■ **Problem description**:
Each entry should be quoted word for word, including every mark of punctuation.

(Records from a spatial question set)

--------

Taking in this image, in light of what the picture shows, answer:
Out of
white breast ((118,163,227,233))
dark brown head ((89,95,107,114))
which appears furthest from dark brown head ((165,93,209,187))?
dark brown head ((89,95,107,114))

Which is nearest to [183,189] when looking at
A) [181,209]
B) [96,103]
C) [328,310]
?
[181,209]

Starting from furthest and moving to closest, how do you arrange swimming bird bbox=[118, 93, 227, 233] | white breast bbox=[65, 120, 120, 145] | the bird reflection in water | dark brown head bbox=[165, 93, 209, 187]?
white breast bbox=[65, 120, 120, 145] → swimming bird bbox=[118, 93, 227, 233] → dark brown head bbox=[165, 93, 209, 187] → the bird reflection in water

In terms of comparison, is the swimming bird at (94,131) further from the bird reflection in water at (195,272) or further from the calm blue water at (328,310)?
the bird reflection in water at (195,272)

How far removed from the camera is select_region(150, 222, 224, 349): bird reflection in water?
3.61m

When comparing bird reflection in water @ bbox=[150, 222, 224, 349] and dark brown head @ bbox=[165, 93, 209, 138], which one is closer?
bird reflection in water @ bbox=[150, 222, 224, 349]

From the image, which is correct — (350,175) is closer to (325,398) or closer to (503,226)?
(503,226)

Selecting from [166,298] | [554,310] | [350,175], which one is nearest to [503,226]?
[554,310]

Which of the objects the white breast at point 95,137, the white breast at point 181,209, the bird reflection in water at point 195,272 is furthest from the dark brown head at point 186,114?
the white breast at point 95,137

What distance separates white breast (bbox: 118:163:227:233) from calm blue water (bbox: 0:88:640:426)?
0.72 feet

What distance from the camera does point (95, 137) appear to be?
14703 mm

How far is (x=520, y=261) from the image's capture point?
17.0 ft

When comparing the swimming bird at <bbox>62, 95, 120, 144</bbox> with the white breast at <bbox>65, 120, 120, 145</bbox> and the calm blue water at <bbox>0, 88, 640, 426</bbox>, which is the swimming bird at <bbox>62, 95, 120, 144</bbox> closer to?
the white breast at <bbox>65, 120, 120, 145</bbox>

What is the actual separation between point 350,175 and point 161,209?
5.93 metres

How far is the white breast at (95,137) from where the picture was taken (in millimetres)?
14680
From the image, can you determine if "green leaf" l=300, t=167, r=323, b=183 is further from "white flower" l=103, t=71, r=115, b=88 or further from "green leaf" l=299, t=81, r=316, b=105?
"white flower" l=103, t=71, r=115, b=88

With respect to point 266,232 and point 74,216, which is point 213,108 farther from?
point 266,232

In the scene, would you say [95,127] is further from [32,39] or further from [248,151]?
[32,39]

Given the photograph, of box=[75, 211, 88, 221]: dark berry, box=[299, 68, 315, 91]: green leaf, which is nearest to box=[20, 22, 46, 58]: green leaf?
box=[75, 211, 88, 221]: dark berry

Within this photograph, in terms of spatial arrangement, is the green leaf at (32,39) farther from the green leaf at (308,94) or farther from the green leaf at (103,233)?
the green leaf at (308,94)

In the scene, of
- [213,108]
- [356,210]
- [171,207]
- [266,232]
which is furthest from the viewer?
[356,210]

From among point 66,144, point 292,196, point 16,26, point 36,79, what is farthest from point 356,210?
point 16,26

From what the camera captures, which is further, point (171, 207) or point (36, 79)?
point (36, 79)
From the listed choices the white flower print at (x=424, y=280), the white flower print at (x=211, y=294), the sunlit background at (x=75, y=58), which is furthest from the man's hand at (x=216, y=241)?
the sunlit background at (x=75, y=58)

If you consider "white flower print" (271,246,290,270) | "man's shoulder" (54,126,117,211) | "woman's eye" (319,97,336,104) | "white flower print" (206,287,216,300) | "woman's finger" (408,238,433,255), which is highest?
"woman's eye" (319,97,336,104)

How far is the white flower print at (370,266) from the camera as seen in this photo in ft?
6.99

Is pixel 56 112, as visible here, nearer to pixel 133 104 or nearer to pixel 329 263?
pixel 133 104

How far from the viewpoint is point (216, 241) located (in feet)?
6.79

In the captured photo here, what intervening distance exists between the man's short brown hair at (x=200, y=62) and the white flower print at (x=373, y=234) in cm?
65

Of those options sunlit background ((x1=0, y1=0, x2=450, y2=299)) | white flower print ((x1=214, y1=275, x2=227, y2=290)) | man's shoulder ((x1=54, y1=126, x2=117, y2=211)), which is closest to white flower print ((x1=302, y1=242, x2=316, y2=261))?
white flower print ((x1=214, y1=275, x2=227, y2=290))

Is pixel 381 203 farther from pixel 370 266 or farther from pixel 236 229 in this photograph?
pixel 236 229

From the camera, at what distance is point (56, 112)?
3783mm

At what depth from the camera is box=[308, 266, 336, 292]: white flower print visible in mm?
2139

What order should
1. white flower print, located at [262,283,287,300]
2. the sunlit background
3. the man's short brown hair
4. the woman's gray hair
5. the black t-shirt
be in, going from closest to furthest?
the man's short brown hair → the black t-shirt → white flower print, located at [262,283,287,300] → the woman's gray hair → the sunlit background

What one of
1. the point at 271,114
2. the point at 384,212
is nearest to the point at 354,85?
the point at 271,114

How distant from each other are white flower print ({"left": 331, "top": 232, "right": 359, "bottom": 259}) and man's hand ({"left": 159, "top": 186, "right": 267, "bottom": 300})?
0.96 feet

--------

■ **Correct answer**:
Taking in this image, in light of what the picture shows, answer:
Out of
white breast ((118,163,227,233))
dark brown head ((89,95,107,114))
which appears furthest from dark brown head ((165,93,209,187))?
dark brown head ((89,95,107,114))

Which is nearest to [183,189] when looking at
A) [181,209]
B) [96,103]
C) [328,310]
?
[181,209]

Starting from furthest and moving to closest, how do you arrange swimming bird bbox=[118, 93, 227, 233] | white breast bbox=[65, 120, 120, 145] | the bird reflection in water | dark brown head bbox=[165, 93, 209, 187]?
white breast bbox=[65, 120, 120, 145] → swimming bird bbox=[118, 93, 227, 233] → dark brown head bbox=[165, 93, 209, 187] → the bird reflection in water

In terms of comparison, is the swimming bird at (94,131) further from the bird reflection in water at (195,272) or further from the calm blue water at (328,310)?
the bird reflection in water at (195,272)

How far removed from the camera is select_region(150, 222, 224, 349): bird reflection in water?
3.61m

When comparing bird reflection in water @ bbox=[150, 222, 224, 349] and dark brown head @ bbox=[165, 93, 209, 138], which one is closer?
bird reflection in water @ bbox=[150, 222, 224, 349]

From the image, which is correct — (350,175) is closer to (325,398) or closer to (503,226)?
(503,226)

Selecting from [166,298] | [554,310] | [350,175], which one is nearest to [503,226]?
[554,310]

Which of the objects the white breast at point 95,137, the white breast at point 181,209, the bird reflection in water at point 195,272 is furthest from the dark brown head at point 186,114?
the white breast at point 95,137

What distance separates white breast (bbox: 118:163:227:233) from calm blue water (bbox: 0:88:640:426)?
0.72 feet

What distance from the camera does point (95, 137) appear to be?
14703 mm

How far is (x=520, y=261) from the image's capture point?
17.0 ft

When comparing the swimming bird at <bbox>62, 95, 120, 144</bbox> with the white breast at <bbox>65, 120, 120, 145</bbox> and the calm blue water at <bbox>0, 88, 640, 426</bbox>, which is the swimming bird at <bbox>62, 95, 120, 144</bbox> closer to?
the white breast at <bbox>65, 120, 120, 145</bbox>

What is the actual separation between point 350,175 and point 161,209?
5.93 metres

How far is the white breast at (95,137) from where the picture was taken (in millimetres)?
14680
From the image, can you determine if "green leaf" l=300, t=167, r=323, b=183 is further from "white flower" l=103, t=71, r=115, b=88 or further from "green leaf" l=299, t=81, r=316, b=105?
"white flower" l=103, t=71, r=115, b=88

With respect to point 266,232 and point 74,216, which is point 213,108 farther from?
point 266,232

In the scene, would you say [95,127] is further from [32,39] or further from [248,151]?
[32,39]

Given the photograph, of box=[75, 211, 88, 221]: dark berry, box=[299, 68, 315, 91]: green leaf, which is nearest to box=[20, 22, 46, 58]: green leaf?
box=[75, 211, 88, 221]: dark berry

Within this photograph, in terms of spatial arrangement, is the green leaf at (32,39) farther from the green leaf at (308,94) or farther from the green leaf at (103,233)?
the green leaf at (308,94)

In the scene, of
- [213,108]
- [356,210]
- [171,207]
- [266,232]
which is furthest from the viewer?
[356,210]

From among point 66,144, point 292,196, point 16,26, point 36,79, what is farthest from point 356,210?
point 16,26

From what the camera captures, which is further, point (171, 207) or point (36, 79)?
point (36, 79)
From the listed choices the white flower print at (x=424, y=280), the white flower print at (x=211, y=294), the sunlit background at (x=75, y=58), which is furthest from the man's hand at (x=216, y=241)?
the sunlit background at (x=75, y=58)

If you consider "white flower print" (271,246,290,270) | "man's shoulder" (54,126,117,211) | "woman's eye" (319,97,336,104) | "white flower print" (206,287,216,300) | "woman's finger" (408,238,433,255), which is highest?
"woman's eye" (319,97,336,104)

How far is the white flower print at (370,266) from the camera as seen in this photo in ft?
6.99

Is pixel 56 112, as visible here, nearer to pixel 133 104 or nearer to pixel 329 263?
pixel 133 104

How far from the viewpoint is point (216, 241) located (in feet)?
6.79

In the captured photo here, what intervening distance exists between the man's short brown hair at (x=200, y=62) and the white flower print at (x=373, y=234) in cm?
65

Of those options sunlit background ((x1=0, y1=0, x2=450, y2=299)) | white flower print ((x1=214, y1=275, x2=227, y2=290)) | man's shoulder ((x1=54, y1=126, x2=117, y2=211)), which is closest to white flower print ((x1=302, y1=242, x2=316, y2=261))?
white flower print ((x1=214, y1=275, x2=227, y2=290))

Is pixel 381 203 farther from pixel 370 266 or farther from pixel 236 229 in this photograph?
pixel 236 229

From the camera, at what distance is point (56, 112)?
3783mm

At what depth from the camera is box=[308, 266, 336, 292]: white flower print visible in mm?
2139

What order should
1. white flower print, located at [262,283,287,300]
2. the sunlit background
3. the man's short brown hair
4. the woman's gray hair
5. the black t-shirt
be in, going from closest to furthest?
the man's short brown hair → the black t-shirt → white flower print, located at [262,283,287,300] → the woman's gray hair → the sunlit background

What one of
1. the point at 271,114
2. the point at 384,212
is nearest to the point at 354,85?
the point at 271,114

How distant from each other are white flower print ({"left": 331, "top": 232, "right": 359, "bottom": 259}) and man's hand ({"left": 159, "top": 186, "right": 267, "bottom": 300})?
0.96 feet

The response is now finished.